### Work task:
A word-for-word copy of the records that follow is needed, with every picture omitted.

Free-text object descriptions
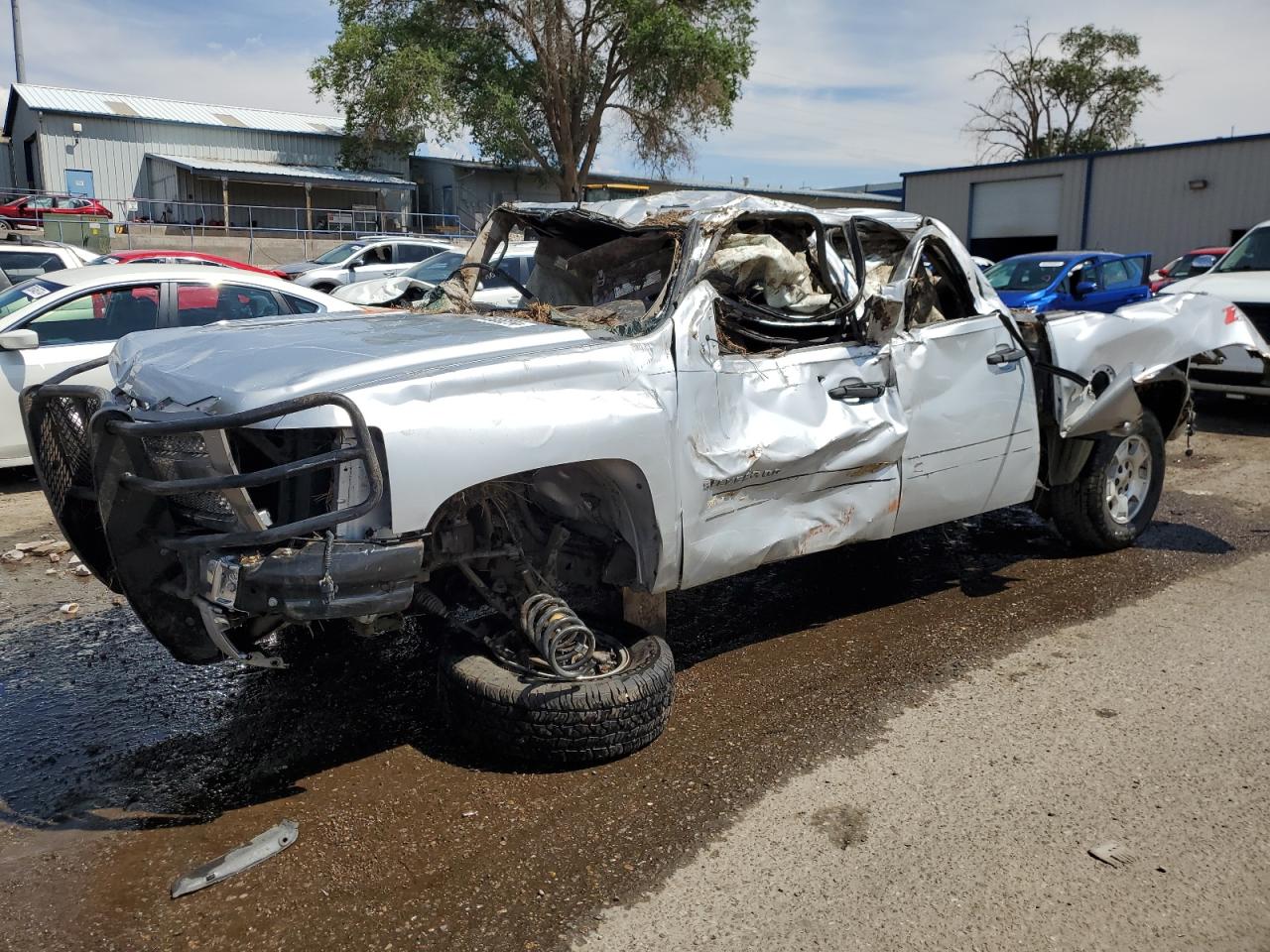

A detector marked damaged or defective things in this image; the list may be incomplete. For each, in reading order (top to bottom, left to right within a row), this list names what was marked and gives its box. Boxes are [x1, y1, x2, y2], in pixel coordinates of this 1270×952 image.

shattered windshield [314, 242, 367, 264]
shattered windshield [988, 258, 1064, 292]
shattered windshield [1206, 229, 1270, 274]
broken door handle [988, 347, 1024, 367]
broken door handle [826, 377, 881, 401]
rollover damage [22, 193, 1270, 766]
detached front wheel [1048, 409, 1167, 551]
detached front wheel [439, 619, 675, 766]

### Output:
A detector marked damaged or defective things in this image; the list may be incomplete. For each, in reading order (top to bottom, left to right within a row), this list names what was marked and gives its box. Boxes are [x1, y1, x2, y2], in pixel coordinates of this 1270×952 image.

shattered windshield [314, 242, 367, 264]
shattered windshield [988, 258, 1064, 292]
shattered windshield [1206, 229, 1270, 274]
broken door handle [988, 347, 1024, 367]
broken door handle [826, 377, 881, 401]
rollover damage [22, 193, 1270, 766]
detached front wheel [1048, 409, 1167, 551]
detached front wheel [439, 619, 675, 766]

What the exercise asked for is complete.